Ethics and Benefit Sharing
The history of ethnobotany includes uncomfortable chapters where indigenous knowledge was extracted and commercialized with little or nothing going back to the communities that developed it. The Nagoya Protocol, an international agreement that took effect in 2014, established legal requirements to address this. Under the protocol, researchers accessing traditional knowledge associated with genetic resources must obtain prior informed consent from indigenous and local communities and negotiate mutually agreed terms for how benefits will be shared.

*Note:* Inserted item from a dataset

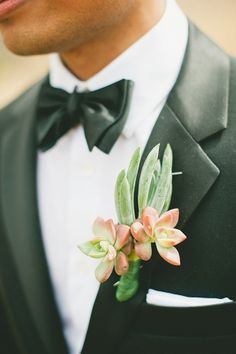 green and pink succulent boutonniere with black tux - photo by OneLove Photography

Implementation has been uneven. As of recent reporting, only about 43% of countries with indigenous and local communities that are parties to the agreement had taken formal measures to ensure these consent requirements are met. Still, the protocol has shifted the ethical baseline of the field. Ethnobotanists today are expected to design projects that genuinely serve the communities they work with, not just extract data from them.
Training and Career Paths
There is no single degree called “ethnobotany” at most universities. People enter the field through botany, anthropology, pharmacology, or ecology programs, often at the graduate level. Useful undergraduate preparation includes biology, chemistry, cultural anthropology, linguistics, and even courses in archaeology, religion, or mythology, all of which help researchers understand the cultural contexts in which plant knowledge develops.

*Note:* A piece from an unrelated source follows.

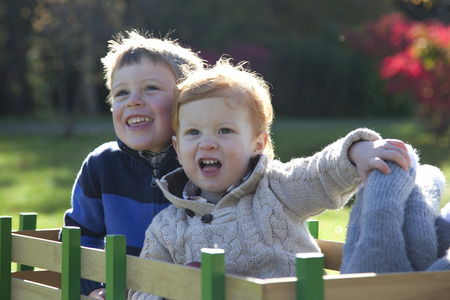 two boys ride and grin in a wagon Stock Photo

Professional ethnobotanists work in academic research, botanical gardens, conservation organizations, pharmaceutical companies, and government agencies. Some focus on drug discovery, others on conservation of endangered plant species and the cultural knowledge associated with them. Training programs in the field often include modules on ethnoecology, scientific writing, and the practical and ethical dimensions of medicinal plant trade research. The interdisciplinary nature of the work means that no two ethnobotanists have exactly the same skill set, which is part of what keeps the field dynamic.